Between February 2015 and April 2019, GI-SCREEN enrolled 5,743 patients with advanced GI cancer, while GOZILA enrolled 1,787 patients between January 2018 and August 2019. CtDNA genotyping, the team reported, increased the relative proportion of enrolled patients by 132 percent and the absolute enrollment rate by 98 percent. In particular, while a mean 4.1 patients were enrolled each month by GI SCREEN, 8.1 were enrolled by liquid biopsy.
Liquid biopsy testing also reduced the time from when patients underwent screening for study enrollment to enrolling in a clinical trial from a median 5.9 months to a median 1 month, an 83 percent reduction. Further, the median time from sample collection to trial enrollment fell from 20.2 months to 1.1 months.
The researchers also compared the objective response rates and progression-free survival among patients screened by these two approaches to see whether the testing method makes a difference. Both groups had similar objective response rates and progression-free survival, leading the researchers to conclude that ctDNA genotyping could reduce screening duration and increase trial enrollment without negatively affecting trial outcomes.

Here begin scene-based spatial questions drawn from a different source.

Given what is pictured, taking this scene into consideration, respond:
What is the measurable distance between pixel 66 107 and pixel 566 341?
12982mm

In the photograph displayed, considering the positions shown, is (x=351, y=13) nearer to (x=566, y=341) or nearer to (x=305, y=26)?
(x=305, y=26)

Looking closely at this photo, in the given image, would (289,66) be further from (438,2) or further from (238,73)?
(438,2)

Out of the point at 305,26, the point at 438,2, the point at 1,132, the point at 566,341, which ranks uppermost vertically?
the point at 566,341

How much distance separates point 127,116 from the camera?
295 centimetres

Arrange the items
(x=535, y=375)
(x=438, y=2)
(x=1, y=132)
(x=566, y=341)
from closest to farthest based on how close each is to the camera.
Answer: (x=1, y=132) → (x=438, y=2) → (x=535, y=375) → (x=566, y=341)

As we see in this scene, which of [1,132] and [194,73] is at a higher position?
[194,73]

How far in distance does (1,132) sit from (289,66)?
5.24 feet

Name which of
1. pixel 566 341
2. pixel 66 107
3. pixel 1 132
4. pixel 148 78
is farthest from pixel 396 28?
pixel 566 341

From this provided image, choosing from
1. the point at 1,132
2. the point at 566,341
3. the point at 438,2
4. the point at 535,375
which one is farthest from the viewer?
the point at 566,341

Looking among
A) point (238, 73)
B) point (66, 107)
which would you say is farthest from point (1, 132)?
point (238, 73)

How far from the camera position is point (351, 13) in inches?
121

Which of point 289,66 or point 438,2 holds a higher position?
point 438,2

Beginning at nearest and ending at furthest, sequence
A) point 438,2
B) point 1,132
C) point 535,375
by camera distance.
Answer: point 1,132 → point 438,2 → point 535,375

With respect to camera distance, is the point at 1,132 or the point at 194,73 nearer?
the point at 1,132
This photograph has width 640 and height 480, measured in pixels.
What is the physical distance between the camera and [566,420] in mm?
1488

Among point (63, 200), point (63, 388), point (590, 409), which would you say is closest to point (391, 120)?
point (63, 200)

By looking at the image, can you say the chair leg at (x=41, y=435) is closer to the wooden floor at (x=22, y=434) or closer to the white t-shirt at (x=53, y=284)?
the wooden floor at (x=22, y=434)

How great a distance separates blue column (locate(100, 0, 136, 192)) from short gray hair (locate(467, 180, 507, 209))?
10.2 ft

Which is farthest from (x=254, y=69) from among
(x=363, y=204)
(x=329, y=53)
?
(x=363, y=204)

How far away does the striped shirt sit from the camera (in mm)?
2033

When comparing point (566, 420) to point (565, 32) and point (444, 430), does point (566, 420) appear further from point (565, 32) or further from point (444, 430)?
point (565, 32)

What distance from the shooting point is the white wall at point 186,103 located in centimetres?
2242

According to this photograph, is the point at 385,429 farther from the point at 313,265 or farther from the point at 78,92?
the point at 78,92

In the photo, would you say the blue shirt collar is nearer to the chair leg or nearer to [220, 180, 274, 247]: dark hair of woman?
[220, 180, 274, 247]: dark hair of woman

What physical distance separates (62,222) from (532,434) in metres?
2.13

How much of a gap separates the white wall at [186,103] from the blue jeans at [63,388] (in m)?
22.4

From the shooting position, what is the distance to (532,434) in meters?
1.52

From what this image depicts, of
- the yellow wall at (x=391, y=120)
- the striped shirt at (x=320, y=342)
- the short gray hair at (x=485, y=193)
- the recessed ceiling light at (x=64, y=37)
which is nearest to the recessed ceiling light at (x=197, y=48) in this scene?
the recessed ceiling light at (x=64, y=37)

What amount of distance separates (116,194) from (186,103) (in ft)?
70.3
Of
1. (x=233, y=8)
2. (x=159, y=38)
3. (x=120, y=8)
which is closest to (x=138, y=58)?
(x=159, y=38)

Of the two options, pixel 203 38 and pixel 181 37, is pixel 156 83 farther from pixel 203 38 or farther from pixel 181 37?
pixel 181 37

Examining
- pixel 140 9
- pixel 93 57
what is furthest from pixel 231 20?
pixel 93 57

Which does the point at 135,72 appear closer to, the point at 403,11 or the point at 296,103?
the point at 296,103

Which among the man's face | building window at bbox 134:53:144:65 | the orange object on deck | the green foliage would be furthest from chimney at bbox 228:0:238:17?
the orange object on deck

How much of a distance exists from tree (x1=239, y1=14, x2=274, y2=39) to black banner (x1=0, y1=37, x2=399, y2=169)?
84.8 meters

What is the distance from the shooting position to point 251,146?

At the same time, the researchers analyzed the genetic alterations that could be detected by liquid biopsy. The Guardant360 test analyzes 74 genes using next-generation sequencing. Among their patients, the researchers were able to identify multiple alterations, especially in KRAS, NRAS, BRAF, and PIK3CA. They additionally identified ERBB2, FGFR1-2, and MET amplifications and FGFR2-3, ALK, NTRK1, and RET fusions, as well as microsatellite instability.
For 232 GOZILA colorectal cancer patients for whom there were both ctDNA and tissue genotyping data available, the researchers noted a high overall concordance of results between the two approaches, reaching up to 100 percent for clonal alterations. Overall, though, ctDNA genotyping uncovered clinically relevant alterations at higher frequencies.
"These data complement other studies supporting the routine use of the Guardant360 test in personalized treatment decisions for patients with advanced cancer, and its potential to significantly accelerate the development and delivery of innovation in precision medicine to patients," AmirAli Talasaz, president of Guardant Health, said in a statement.